What the task requires :: Write out each entry below exactly; the images do not belong in your copy.

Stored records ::
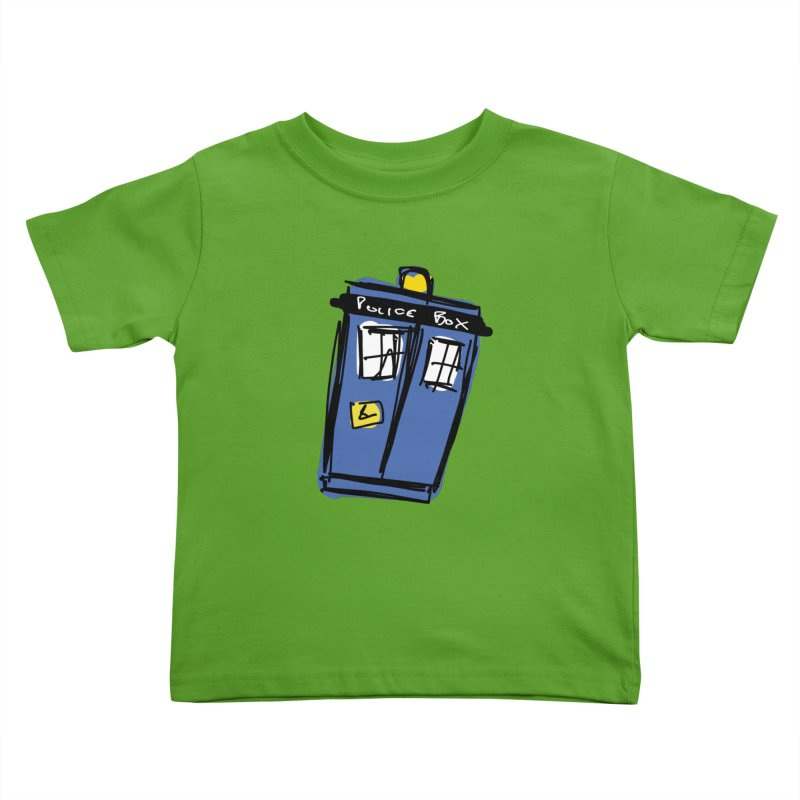 Police Box Kids Toddler T-Shirt by Stonestreet Designs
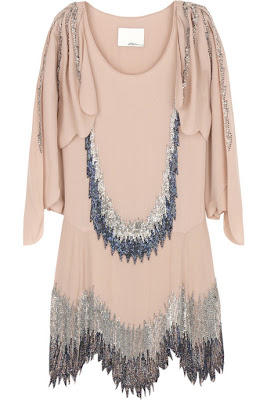 3.1 Phillip Lim Beaded Silk Flapper Dress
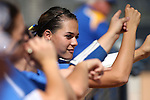 Western Nevada College Wildcats' Kelsie Callahan cheers from the dugout during a preseason softball game against Shasta College in Reno, Nev., on Saturday, Sept. 20, 2014.<br /> Photo by Cathleen Allison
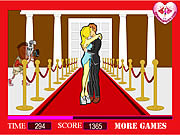 Play Celebrity long kisses Game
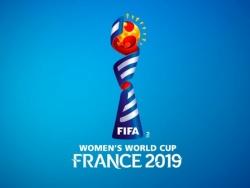 Форвард женской сборной Бразилии побила рекорд Клозе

Completed exercise ::
 Police Box Kids Toddler T-Shirt by Stonestreet Designs
 3.1 Phillip Lim Beaded Silk Flapper Dress
 Western Nevada College Wildcats' Kelsie Callahan cheers from the dugout during a preseason softball game against Shasta College in Reno, Nev., on Saturday, Sept. 20, 2014.<br /> Photo by Cathleen Allison
 Play Celebrity long kisses Game
 Форвард женской сборной Бразилии побила рекорд Клозе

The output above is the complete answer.